Learning-Augmented Metric Distortion via $(p,q)$-Veto Core
Ben Berger, Michal Feldman, Vasilis Gkatzelis, Xizhi Tan
TL;DR
The paper studies metric distortion in a setting with candidates and voters in a metric space where only ordinal input is available, and the social cost is cardinal. It introduces the generalized $(p,q)$-veto core and proves universal distortion bounds for algorithms selecting veto-core candidates, recovering the known optimal distortion $3$ in a canonical setting. It then leverages a learning-augmented framework to design a prediction-guided algorithm, LA$_\delta$, achieving the optimal robustness-consistency trade-off, with refined guarantees that depend on prediction quality and voter decisiveness. It also establishes an impossibility result for full-metric predictions and extends the analysis to $\oldsymbol{\alpha}$-decisive voters, providing nuanced distortion bounds and suggesting fruitful directions for future work in veto-core parameterizations and randomized extensions.
Abstract
In the metric distortion problem there is a set of candidates $C$ and voters $V$ in the same metric space. The goal is to select a candidate minimizing the social cost: the sum of distances of the selected candidate from all the voters, and the challenge arises from the algorithm receiving only ordinaL input: each voter's ranking of candidate, while the objective function is cardinal, determined by the underlying metric. The distortion of an algorithm is its worst-case approximation factor of the optimal social cost. A key concept here is the (p,q)-veto core, with $p\in Δ(V)$ and $q\in Δ(C)$ being normalized weight vectors representing voters' veto power and candidates' support, respectively. The (p,q)-veto core corresponds to a set of winners from a specific class of deterministic algorithms. Notably, the optimal distortion of $3$ is obtained from this class, by selecting veto core candidates using uniform $p$ and $q$ proportional to candidates' plurality scores.

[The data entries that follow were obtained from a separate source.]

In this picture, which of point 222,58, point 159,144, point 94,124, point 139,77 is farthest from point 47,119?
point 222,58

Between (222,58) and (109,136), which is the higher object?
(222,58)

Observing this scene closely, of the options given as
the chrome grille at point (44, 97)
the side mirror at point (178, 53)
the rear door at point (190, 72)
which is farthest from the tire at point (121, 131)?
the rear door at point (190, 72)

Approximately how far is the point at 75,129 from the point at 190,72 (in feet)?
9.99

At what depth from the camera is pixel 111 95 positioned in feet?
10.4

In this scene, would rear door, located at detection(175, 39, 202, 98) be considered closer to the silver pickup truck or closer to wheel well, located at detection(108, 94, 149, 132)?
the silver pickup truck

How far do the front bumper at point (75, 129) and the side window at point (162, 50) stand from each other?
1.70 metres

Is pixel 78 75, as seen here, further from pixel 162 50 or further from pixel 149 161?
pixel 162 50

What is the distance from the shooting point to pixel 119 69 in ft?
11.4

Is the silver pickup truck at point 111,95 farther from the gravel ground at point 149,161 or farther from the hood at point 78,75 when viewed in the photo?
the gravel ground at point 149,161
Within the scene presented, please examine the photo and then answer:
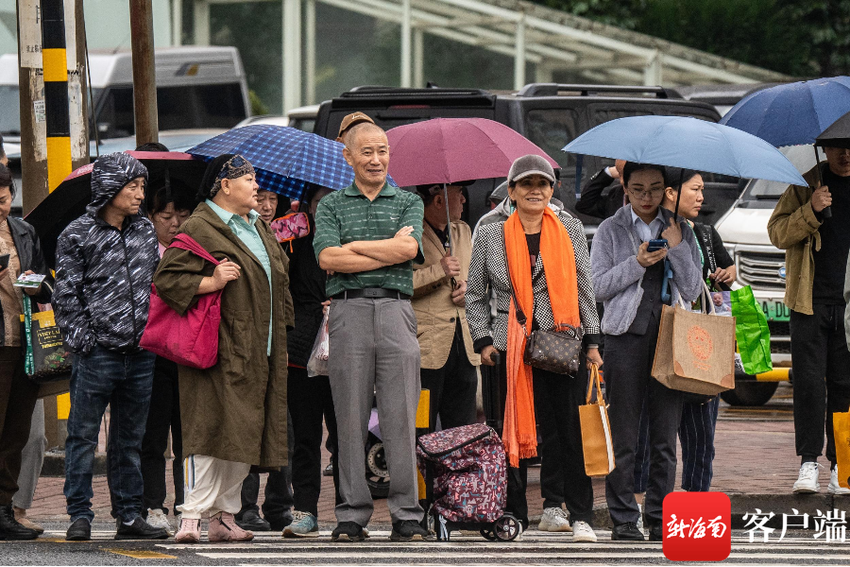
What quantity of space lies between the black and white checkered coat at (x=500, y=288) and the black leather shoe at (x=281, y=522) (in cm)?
146

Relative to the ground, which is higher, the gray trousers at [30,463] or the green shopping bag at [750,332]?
the green shopping bag at [750,332]

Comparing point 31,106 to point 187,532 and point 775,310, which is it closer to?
point 187,532

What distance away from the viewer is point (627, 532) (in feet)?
24.3

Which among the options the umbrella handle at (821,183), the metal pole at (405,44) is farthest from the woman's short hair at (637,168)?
the metal pole at (405,44)

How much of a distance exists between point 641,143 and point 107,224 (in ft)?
8.95

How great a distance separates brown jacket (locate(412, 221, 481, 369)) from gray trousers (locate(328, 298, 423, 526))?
0.66m

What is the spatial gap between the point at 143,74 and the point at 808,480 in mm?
5606

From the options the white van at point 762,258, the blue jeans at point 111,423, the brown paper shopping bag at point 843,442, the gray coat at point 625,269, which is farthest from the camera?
the white van at point 762,258

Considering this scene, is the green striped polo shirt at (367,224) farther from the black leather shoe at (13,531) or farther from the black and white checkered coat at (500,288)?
the black leather shoe at (13,531)

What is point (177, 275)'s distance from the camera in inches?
279

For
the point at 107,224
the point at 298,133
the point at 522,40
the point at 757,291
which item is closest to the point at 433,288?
the point at 298,133

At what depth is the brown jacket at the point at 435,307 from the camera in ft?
26.0

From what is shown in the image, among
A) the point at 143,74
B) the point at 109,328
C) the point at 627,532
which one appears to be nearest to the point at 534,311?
the point at 627,532

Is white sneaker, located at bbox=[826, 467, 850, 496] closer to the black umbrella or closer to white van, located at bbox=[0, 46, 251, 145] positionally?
the black umbrella
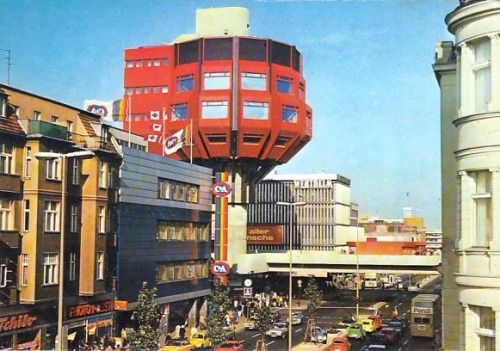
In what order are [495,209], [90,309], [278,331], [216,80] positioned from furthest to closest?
[216,80] → [278,331] → [90,309] → [495,209]

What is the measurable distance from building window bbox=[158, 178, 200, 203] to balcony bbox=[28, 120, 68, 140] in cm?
855

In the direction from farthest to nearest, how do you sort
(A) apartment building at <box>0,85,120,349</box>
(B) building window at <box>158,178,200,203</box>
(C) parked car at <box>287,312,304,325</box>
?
(C) parked car at <box>287,312,304,325</box> → (B) building window at <box>158,178,200,203</box> → (A) apartment building at <box>0,85,120,349</box>

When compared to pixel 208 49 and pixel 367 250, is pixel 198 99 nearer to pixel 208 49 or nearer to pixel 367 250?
pixel 208 49

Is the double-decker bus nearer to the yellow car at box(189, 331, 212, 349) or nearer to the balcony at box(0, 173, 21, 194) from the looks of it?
the yellow car at box(189, 331, 212, 349)

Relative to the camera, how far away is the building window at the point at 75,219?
2902 cm

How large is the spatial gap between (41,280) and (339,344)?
1276 cm

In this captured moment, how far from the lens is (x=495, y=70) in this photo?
12195 millimetres

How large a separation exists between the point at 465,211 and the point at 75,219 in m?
19.6

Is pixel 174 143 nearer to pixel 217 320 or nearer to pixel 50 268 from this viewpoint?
pixel 217 320

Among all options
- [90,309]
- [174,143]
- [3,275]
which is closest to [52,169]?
[3,275]

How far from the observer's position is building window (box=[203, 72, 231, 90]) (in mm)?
52625

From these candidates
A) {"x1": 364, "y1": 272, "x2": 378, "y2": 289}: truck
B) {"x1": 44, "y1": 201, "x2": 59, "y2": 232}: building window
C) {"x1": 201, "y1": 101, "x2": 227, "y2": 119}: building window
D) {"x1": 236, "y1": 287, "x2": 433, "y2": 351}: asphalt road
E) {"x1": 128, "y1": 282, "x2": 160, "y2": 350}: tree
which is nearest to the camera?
{"x1": 128, "y1": 282, "x2": 160, "y2": 350}: tree

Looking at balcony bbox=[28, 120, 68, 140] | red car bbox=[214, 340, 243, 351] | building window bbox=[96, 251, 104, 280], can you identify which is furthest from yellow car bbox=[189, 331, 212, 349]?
balcony bbox=[28, 120, 68, 140]

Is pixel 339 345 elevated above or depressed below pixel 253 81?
below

Bounding the distortion of other algorithms from this class is an open problem. Our contribution is twofold. First, we establish upper bounds on the distortion of candidates from the (p,q)-veto core for arbitrary weight vectors $p$ and $q$. Second, we revisit the metric distortion problem through the \emph{learning-augmented} framework, which equips the algorithm with a (machine-learned) prediction regarding the optimal candidate. The quality of this prediction is unknown, and the goal is to optimize the algorithm's performance under accurate predictions (consistency), while simultaneously providing worst-case guarantees under arbitrarily inaccurate predictions (robustness). We propose an algorithm that chooses candidates from the (p,q)-veto core, using a prediction-guided q vector and, leveraging our distortion bounds, we prove that this algorithm achieves the optimal robustness-consistency trade-off.